Jakarta - Anda yang sudah lama tinggal di Jakarta, mungkin pernah mendengar nama 'Kramat Tunggak'. Mendengar nama itu, pastilah yang terbayang adalah dunia prostitusi. Tapi itu cerita lama. Kini kawasan itu telah berubah, dari kawasan hitam wisata maksiat menjadi kawasan wisata ruhani, karena di atasnya telah berdiri kokoh Jakarta Islamic Center (JIC).
Ya, sekilas sejarah. Kawasan prostitusi 'Kramat Tunggak' sangat populer keberadaannya di tahun 1970 hingga 1980-an. Tidak saja bisnis prostitusi yang menggeliat di kawasan ini. Bisnis perjudian pun tak kalah maraknya. Maklum, lokalisasi prostitusi dan judi di kawasan ini tumbuh karena mendapat legalisasi dari gubernur DKI Jakarta ketika itu, Ali Sadikin. Tujuannya untuk mengendalikan penyebaran bisnis judi dan prostitusi di Jakarta.
'Kramat Tunggak' adalah nama sebuah Panti Sosial Karya Wanita (PKSW) Teratai Harapan Kramat Tunggak, yang terletak di jalan Kramat Jaya RW 019, Kelurahan Tugu Utara, Kecamatan Koja, Kotamadya Jakarta Utara. Areal tersebut tepatnya menempati lahan seluas 109.435 m2 yang terdiri dari sembilan Rukun Tetangga (RT).
Kemasyhuran Kramat Tunggak saat itu bahkan hingga Asia Tenggara, dikenal sebagai pusat 'jajanan' terbesar bagi kaum hidung belang. Pada awal pembukaannya tahun 1970-an, terdapat 300 orang Pekerja Seks Komersil (PSK). Dan menjelang ditutupnya pada tahun 1999, jumlahnya mencapai 1.615 orang PSK. Artinya, lokalisasi ini tumbuh dan berkembang dengan pesat yang akhirnya menimbulkan masalah baru pada masyarakat di lingkungan sekitarnya dan sekaligus citra Jakarta yang tidak bisa dipisahkan dari sejarahnya sebagai sebuah kultur Betawi yang sangat identik sebagai komunitas Islam yang terbuka, bersemangat multikultur, toleran dan sangat mencintai Islam sebagai identitas utama kebudayaan mereka.
Kondisi jahiliyah Kramat Tunggak yang demikian menimbulkan desakan banyak kalangan masyarakat, terutama warga sekitar untuk segera menutup kawasan maksiat tersebut.
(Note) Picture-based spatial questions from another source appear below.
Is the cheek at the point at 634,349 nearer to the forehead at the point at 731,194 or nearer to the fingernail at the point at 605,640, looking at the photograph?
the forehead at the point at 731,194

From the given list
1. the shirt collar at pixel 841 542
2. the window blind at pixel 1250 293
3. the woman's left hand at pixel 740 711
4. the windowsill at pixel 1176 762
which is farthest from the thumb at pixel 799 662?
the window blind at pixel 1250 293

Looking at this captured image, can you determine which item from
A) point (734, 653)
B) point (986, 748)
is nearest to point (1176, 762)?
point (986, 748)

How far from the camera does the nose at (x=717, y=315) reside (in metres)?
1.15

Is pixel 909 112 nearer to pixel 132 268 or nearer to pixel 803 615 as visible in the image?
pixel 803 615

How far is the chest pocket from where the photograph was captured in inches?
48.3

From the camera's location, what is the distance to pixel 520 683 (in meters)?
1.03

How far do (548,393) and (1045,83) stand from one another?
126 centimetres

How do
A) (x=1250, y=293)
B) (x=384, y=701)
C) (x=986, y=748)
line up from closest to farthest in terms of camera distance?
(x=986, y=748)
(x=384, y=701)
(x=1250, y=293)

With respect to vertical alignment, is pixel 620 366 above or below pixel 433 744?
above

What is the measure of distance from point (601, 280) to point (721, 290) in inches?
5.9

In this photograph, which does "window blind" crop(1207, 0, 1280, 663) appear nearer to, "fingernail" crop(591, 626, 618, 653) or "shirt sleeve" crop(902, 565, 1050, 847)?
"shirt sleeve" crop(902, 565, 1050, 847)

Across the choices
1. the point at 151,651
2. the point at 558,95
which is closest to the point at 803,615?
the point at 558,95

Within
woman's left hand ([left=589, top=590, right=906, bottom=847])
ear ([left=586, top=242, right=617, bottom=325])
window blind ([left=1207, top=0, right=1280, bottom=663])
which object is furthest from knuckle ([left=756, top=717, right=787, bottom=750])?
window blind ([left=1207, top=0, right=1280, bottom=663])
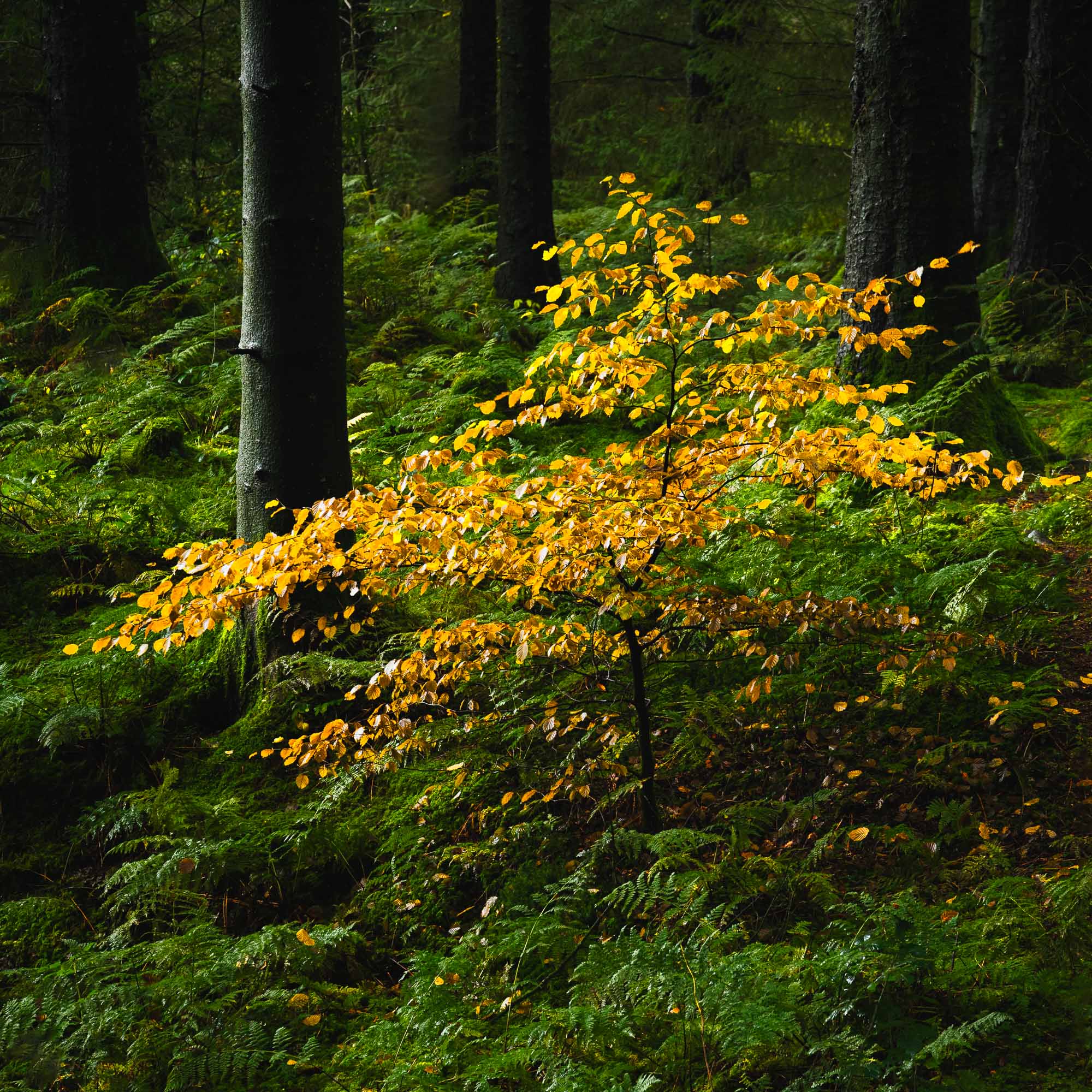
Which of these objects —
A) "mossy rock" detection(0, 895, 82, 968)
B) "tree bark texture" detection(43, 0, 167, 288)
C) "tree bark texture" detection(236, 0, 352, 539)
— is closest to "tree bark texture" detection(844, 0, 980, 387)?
"tree bark texture" detection(236, 0, 352, 539)

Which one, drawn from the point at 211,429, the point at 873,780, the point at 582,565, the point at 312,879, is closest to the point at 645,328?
the point at 582,565

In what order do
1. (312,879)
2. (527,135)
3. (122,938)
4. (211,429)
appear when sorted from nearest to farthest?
1. (122,938)
2. (312,879)
3. (211,429)
4. (527,135)

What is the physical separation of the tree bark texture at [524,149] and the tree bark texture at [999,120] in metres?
4.50

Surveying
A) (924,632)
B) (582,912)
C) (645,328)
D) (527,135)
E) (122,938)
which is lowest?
(122,938)

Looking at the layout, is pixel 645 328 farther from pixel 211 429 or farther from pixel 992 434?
pixel 211 429

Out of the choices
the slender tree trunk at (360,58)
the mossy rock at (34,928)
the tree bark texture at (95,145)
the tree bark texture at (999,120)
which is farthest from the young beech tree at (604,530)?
the slender tree trunk at (360,58)

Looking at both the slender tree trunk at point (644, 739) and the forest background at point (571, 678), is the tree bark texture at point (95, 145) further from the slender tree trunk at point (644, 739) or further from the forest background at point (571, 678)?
the slender tree trunk at point (644, 739)

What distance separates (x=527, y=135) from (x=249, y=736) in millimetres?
6644

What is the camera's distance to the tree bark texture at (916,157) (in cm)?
545

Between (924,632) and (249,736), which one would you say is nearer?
(924,632)

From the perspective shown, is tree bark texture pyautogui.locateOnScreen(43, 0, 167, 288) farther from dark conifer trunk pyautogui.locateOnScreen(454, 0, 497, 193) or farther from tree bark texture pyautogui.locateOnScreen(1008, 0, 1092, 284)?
tree bark texture pyautogui.locateOnScreen(1008, 0, 1092, 284)

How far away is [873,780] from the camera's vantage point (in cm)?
350

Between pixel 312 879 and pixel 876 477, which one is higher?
pixel 876 477

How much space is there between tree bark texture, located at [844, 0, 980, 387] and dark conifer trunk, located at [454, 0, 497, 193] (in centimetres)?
782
Hingga pada 31 Desember 1999, lokalisasi Kramat Tunggak akhirnya secara resmi ditutup melalui SK Gubernur KDKI Jakarta No. 6485/1998.
Setelah ditutup, banyak gagasan yang muncul dari masyarakat untuk mengubah area tersebut menjadi kawasan yang positif. Ada yang mengusulkan pembangunan pusat perdagangan (mall), perkantoran dan lain sebagainya. Namun Gubernur Sutiyoso ketika itu memiliki ide lain, yaitu membangun Islamic Centre. Sebuah ide yang cemerlang yang menyatukan kelompok-kelompok lain yang awalnya berbeda-beda.
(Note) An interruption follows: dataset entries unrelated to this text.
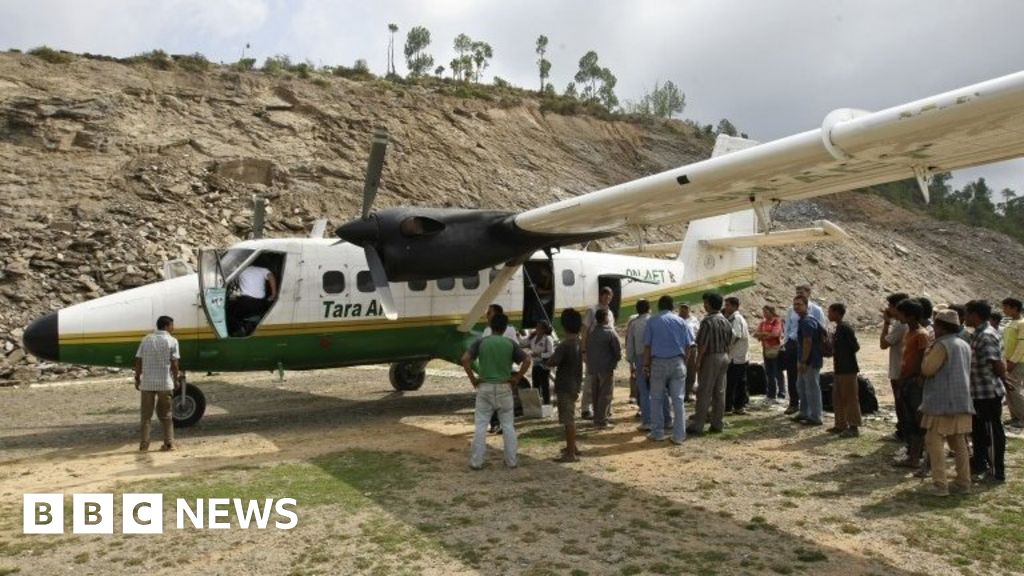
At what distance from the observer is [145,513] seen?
6863mm

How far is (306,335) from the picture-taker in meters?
12.2

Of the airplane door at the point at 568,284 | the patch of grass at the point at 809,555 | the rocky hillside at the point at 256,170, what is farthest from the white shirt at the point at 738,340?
the rocky hillside at the point at 256,170

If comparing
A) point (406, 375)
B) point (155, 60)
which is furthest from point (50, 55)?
point (406, 375)

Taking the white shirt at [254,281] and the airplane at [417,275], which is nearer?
the airplane at [417,275]

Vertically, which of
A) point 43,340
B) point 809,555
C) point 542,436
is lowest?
point 809,555

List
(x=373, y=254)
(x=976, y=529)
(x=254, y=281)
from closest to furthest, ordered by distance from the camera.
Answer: (x=976, y=529) → (x=373, y=254) → (x=254, y=281)

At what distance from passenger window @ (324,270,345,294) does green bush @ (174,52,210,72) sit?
24380 millimetres

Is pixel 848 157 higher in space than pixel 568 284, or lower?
higher

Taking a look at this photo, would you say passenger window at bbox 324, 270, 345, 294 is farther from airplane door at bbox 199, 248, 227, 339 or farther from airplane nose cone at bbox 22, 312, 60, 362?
airplane nose cone at bbox 22, 312, 60, 362

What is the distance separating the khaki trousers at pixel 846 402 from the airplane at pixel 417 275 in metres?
2.17

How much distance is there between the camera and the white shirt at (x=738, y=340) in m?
10.9

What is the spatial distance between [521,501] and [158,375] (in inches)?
207

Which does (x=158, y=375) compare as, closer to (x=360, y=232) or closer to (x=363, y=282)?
(x=360, y=232)

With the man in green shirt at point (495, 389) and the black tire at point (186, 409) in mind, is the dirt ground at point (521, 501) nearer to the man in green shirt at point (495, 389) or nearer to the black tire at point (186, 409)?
the black tire at point (186, 409)
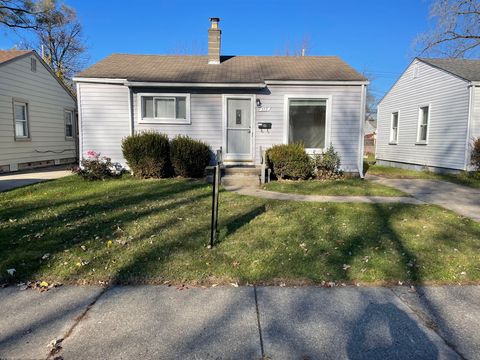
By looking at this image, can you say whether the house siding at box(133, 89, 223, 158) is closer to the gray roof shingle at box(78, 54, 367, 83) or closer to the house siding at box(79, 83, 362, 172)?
the house siding at box(79, 83, 362, 172)

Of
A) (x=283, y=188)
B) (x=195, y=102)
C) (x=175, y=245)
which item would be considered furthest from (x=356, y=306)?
(x=195, y=102)

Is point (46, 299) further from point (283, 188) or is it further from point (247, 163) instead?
point (247, 163)

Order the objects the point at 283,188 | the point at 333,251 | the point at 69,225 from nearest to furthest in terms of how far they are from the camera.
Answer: the point at 333,251, the point at 69,225, the point at 283,188

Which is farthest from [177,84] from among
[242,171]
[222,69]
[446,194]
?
[446,194]

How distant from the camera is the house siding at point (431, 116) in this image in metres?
12.3

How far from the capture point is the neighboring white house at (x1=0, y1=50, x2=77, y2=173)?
480 inches

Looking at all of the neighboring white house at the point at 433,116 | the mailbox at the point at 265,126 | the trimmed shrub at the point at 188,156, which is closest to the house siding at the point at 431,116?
the neighboring white house at the point at 433,116

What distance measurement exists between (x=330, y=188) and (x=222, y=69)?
5.74 m

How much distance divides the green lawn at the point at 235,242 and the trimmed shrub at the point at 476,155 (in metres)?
6.46

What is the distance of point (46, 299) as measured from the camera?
322cm

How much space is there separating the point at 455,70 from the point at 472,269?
38.6 feet

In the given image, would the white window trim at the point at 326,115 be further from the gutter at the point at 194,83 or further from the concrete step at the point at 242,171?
the concrete step at the point at 242,171

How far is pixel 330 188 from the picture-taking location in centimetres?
862

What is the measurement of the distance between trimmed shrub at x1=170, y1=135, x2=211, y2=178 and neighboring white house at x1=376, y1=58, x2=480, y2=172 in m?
8.92
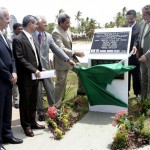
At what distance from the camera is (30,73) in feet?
16.9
Setelah pembahasan cukup panjang dengan seluruh pemangku kepentingan baik di pemerintahan provinsi maupun tokoh masyarakat, dan pematangan perencanaan, akhirnya dikeluarkanlah SK Gubernur KDKI No 99/2003 tentang Pembentukan Organisasi dan Tata Kerja Badan Pengelola Pusat Pengkajian dan Pengembangan Islam Jakarta (Jakarta Islamic Centre). Selanjutnya pada tahun April 2004, Badan Pengelola Pusat Pengkajian dan Pengembangan Islam Jakarta (Jakarta Islamci Centre) diangkat/dilantik melalui SK Gubernur KDKI Jakarta No. 651/2004.
Saat ini, kondisinya sudah berubah 180 derajat. Bangunan megah yang juga dijadikan sebagai pusat pendidikan agama Islam itu telah menjelma menjadi kebanggaan warga sekitar dan warga Jakarta pada umumnya.
Mengunjungi Jakarta Islamic Center (JIC), tak akan sedikitpun terkesan nuansa 'panas' ataupun kesan maksiat sebagaimana sebelumnya.
Selain sebagai pusat pendidikan agama Islam, JIC juga menawarkan potensi wisata religi yang berada di wilayah Jakarta Utara. Bahkan, keberadaan JIC juga termasuk dalam program 12 destinasi wisata pesisir yang menjadi andalan Pemkot Administrasi Jakarta Utara di bidang pariwisata.
JIC menjadi sarana rekreasi untuk menambah wawasan. Karena di dalamnya dilengkapi dengan sebuah perpustakaan yang sangat nyaman dengan koleksi berbagai macam referensi buku-buku Islam yang cukup lengkap.